The pastor even sees a silver lining in the situation: their 200th anniversary celebration plans will hopefully coincide with a more than $4 million renovation of the church that’s expected to be complete this summer.
“That’s the idea right now — we will be totally done and it will be an opening of the sanctuary, celebrating the end of construction, ready to begin our services again,” de Carvalho added. “And at the same time, celebrating 200 years. That will be the cherry on top.”
The renovation project, which got underway in June 2019, is nearing completion of its second and final phase. The first phase addressed significant structural concerns – including three major cracks to the exterior stone walls sustained during magnitude-6.7 earthquake in October 2006 — and improved the church’s roof and ability to withstand future earthquakes and hurricanes.
The second phase consists of interior improvements including replacing ohia posts and beams, restoring walls and replacing electrical wiring.
Mokuaikaua’s original structure – using coral and ohia timber from Kona’s inland forests – was completed in 1837; 17 years after the Thurstons arrived from Boston. Nearly all of the original structure still stands to this day, a key point of emphasis during the renovation of the building that was added to the National Register of Historic Places in 1978 and designated as one of America’s 11 most endangered historic places by the National Trust for Historic Preservation in 2014.
At the start of the project, the renovation was estimated to cost $3.1 million, but that figure increased to more than $4 million as work progressed as issues and tasks came to light.
“You start into it and you know fundamentally what you’re trying to do, but you get into it and discover all kinds of new things,” said Board of Trustees chairman David Ross, noting how installing structural support for the steeple uncovered significant needs. “It’s like putting a skeleton inside of the church. … In the middle of doing that, it became clear that the weight of all that was showing some weaknesses in the vertical posts. It’s one of those things where you go, ‘Lord, we don’t really want to deal with this.’ You have a choice: face reality, like it or not… We talked about it and said, ‘This is going to happen once every 200 years; we can’t cut corners here.’”
The church struggled initially to cover the additional cost, but ultimately secured funding from the community, the Hawaiian Historical Society and grants, along with a significant donation from an unlikely source. Faced with a budget shortfall only months before the project started, Ross describes how their biggest donation arrived on Dec. 18, 2018, from Canadian donor Alan Quensel.

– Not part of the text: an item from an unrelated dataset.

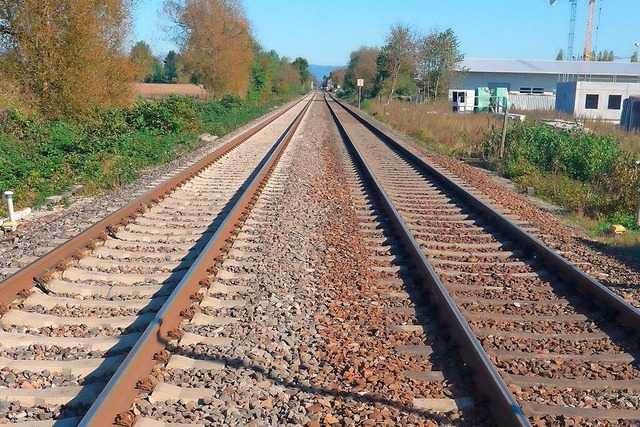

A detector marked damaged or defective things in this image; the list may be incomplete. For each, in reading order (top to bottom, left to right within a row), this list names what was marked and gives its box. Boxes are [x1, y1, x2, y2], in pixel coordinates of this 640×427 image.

rusty rail [80, 93, 316, 424]
rusty rail [324, 94, 528, 427]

“I just got down on my knees and I said, ‘Father, I’m the chairman of the board of trustees. I’m supposed to have the answers for all this; the only answers I have are the ones you’ve given us. If we’re going to proceed, you’ve got to do something major,’” Ross said. “That was at 8:30 in the morning. At 10, pastor got a call (from Quensel). He said, ‘I was at your service on Sunday; I really liked the word you gave and the history talk afterward. Can I come see you?’ He came into pastor’s office at 2 (p.m.), spent an hour with him and when he was done, gave a matching gift of $450,000.”

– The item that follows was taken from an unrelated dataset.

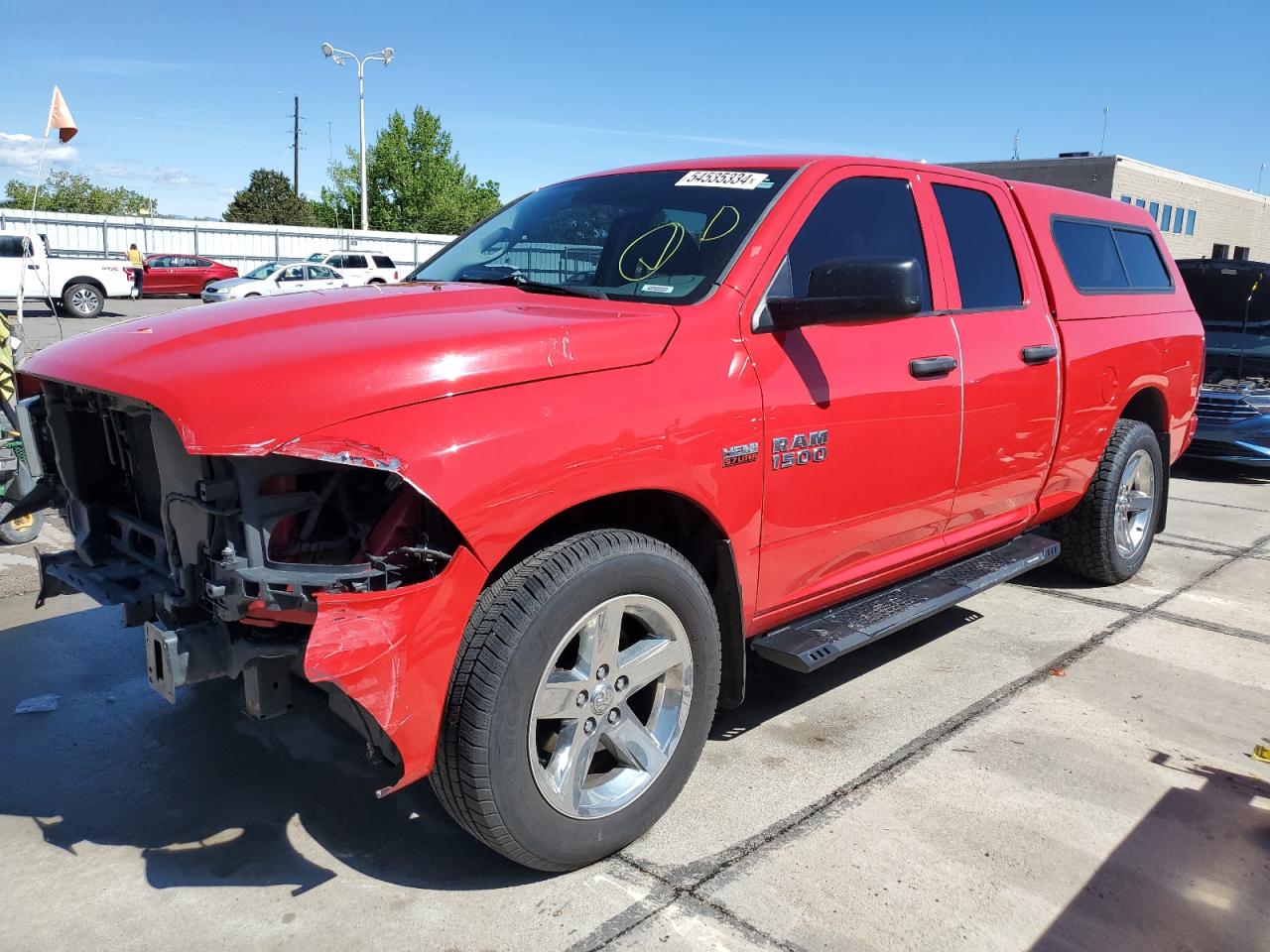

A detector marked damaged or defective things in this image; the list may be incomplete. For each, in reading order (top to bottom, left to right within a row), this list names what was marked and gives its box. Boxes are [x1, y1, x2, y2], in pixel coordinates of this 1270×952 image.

damaged front end [21, 381, 484, 791]
crumpled front fender [305, 542, 487, 796]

Quensel later gave a second donation of $3 million, ensuring the renovation could be completed in full.
The renovation’s pièce de résistance lies inside that steeple. After nearly a century of wear, the steeple – built in 1926 – has been restored and will house a refurbished bell: the same bell that has sat within the church since 1859. It’s been on a journey over the past few months after being shipped to the mainland for repairs. It was last rung in January 2019.
“We shipped it to Indiana, and certain parts they actually had fabricated in Belgium just to match the original,” Ross added. “It came back last week.”